§ AUFGABE:
Nenne bitte alle Sätze des folgenden Textauszugs zum Begriff „Herrenrasse“, in denen der Name Rosenberg vorkommt, auch in gebeugter Form.

§ GEZEIGTER TEXTAUSZUG:
Der Begriff stand nie im Zentrum des NS-Weltbildes

Aus heutiger Sicht wirkt der Streit zunächst skurril. Zum einen scheint nichts einfacher zu sein, als ihn sofort verbindlich zu entscheiden. Ob der NSDAP-Chefideologe Rosenberg in seinen Schriften von „Herrenrasse“ gesprochen hat oder nicht, sollte mit wenig Aufwand zu klären sein. Hat er das nicht, sollte der Sprachgebrauch wohl leicht zu ändern sein, ohne daß die Anklage von den sonstigen schweren Vorwürfen gegen Rosenberg etwas zurücknehmen müßte. Auf der anderen Seite hat sich der Begriff der „Herrenrasse“ als scheinbarer Teil des nationalsozialistischen Weltbilds inzwischen derart etabliert, daß Rosenbergs Widerspruch irritierend wirkt. Wie kann einer versuchen, dies abzustreiten?

§ Daten zur räumlichen Verortung:

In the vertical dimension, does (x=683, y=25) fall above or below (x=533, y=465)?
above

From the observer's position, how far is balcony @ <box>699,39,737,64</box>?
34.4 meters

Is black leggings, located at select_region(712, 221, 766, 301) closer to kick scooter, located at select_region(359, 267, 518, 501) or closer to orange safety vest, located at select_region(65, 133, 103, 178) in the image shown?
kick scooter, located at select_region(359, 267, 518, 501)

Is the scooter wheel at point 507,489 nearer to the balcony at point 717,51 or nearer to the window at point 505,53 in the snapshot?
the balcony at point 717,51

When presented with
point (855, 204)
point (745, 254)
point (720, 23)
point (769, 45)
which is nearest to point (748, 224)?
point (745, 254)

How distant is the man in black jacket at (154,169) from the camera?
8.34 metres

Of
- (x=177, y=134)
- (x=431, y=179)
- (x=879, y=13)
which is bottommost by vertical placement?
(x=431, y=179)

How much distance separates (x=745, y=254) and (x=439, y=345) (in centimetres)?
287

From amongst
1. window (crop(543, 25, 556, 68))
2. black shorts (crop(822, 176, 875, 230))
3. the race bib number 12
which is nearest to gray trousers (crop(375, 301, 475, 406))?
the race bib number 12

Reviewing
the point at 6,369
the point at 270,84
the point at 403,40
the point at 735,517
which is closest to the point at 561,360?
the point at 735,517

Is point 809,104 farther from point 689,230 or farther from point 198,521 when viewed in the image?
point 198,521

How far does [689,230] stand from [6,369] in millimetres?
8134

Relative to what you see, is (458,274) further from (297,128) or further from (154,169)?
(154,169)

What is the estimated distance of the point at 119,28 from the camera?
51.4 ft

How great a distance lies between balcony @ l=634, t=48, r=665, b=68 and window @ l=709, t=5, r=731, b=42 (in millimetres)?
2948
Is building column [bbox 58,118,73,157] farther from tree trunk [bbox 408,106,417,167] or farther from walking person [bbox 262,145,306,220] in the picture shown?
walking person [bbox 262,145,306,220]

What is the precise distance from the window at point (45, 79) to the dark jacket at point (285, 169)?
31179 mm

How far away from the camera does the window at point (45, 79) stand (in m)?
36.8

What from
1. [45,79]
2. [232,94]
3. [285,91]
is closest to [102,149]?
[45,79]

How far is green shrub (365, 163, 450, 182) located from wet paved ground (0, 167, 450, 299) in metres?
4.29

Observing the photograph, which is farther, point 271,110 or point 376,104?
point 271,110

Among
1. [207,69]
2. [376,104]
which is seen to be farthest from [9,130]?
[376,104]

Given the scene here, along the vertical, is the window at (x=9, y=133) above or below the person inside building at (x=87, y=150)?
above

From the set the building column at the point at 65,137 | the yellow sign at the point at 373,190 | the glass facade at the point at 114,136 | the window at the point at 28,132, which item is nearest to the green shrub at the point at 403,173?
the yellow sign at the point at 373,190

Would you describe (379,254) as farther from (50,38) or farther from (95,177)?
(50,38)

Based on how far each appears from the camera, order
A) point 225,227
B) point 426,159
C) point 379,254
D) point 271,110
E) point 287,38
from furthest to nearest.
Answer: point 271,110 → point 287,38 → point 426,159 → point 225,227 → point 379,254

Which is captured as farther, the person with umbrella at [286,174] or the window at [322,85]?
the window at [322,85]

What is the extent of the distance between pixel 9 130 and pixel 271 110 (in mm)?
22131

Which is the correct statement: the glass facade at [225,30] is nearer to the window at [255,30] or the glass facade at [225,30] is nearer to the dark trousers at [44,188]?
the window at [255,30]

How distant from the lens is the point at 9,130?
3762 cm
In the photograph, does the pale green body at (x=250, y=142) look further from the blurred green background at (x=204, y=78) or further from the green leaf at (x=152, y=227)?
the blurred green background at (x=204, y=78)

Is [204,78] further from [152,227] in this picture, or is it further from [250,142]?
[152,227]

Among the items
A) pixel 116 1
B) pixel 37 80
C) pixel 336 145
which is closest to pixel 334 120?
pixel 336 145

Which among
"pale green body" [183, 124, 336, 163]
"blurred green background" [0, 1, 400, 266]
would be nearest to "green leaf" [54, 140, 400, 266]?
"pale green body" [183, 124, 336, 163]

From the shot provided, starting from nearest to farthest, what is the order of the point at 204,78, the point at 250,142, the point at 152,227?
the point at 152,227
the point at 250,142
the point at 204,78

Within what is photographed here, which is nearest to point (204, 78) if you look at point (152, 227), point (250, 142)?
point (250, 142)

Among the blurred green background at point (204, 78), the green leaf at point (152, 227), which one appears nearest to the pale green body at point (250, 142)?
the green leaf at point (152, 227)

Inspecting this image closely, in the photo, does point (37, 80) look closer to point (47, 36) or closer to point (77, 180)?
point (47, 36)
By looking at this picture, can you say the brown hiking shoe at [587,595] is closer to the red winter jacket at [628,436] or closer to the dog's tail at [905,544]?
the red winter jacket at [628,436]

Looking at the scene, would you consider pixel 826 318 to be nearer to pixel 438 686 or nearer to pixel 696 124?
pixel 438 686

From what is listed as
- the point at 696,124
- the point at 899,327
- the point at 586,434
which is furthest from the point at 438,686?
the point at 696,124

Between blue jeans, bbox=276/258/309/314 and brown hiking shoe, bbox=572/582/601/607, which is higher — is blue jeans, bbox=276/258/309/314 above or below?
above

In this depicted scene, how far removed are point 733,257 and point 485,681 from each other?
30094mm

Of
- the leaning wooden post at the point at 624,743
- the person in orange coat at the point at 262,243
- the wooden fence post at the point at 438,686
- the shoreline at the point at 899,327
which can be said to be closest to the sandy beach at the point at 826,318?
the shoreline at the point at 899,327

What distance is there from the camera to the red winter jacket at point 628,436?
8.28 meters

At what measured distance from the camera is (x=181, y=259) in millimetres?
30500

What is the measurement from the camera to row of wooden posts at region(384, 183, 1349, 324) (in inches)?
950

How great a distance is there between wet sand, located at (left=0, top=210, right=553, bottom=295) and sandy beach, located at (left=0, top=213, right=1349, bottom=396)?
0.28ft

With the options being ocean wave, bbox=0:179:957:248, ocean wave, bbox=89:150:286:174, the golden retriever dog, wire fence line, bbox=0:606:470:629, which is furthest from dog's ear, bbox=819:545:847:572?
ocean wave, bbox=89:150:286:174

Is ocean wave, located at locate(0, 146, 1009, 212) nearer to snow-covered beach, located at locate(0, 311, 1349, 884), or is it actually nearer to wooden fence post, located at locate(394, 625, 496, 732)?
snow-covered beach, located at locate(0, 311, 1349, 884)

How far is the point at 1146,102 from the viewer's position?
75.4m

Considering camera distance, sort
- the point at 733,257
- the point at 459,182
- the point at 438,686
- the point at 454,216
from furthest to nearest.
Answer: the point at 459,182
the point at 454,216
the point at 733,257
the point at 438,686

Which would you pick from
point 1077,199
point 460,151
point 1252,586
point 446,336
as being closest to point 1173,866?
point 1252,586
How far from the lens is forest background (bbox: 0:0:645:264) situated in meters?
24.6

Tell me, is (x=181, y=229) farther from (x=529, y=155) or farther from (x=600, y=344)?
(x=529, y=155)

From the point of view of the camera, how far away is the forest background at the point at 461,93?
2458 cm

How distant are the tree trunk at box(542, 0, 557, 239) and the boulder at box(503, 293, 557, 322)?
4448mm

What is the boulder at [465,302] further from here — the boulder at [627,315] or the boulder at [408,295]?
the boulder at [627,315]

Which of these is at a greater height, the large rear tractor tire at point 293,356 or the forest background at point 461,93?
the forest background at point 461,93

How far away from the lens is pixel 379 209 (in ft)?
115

§ ERGEBNIS:
- Ob der NSDAP-Chefideologe Rosenberg in seinen Schriften von „Herrenrasse“ gesprochen hat oder nicht, sollte mit wenig Aufwand zu klären sein.
- Hat er das nicht, sollte der Sprachgebrauch wohl leicht zu ändern sein, ohne daß die Anklage von den sonstigen schweren Vorwürfen gegen Rosenberg etwas zurücknehmen müßte.
- Auf der anderen Seite hat sich der Begriff der „Herrenrasse“ als scheinbarer Teil des nationalsozialistischen Weltbilds inzwischen derart etabliert, daß Rosenbergs Widerspruch irritierend wirkt.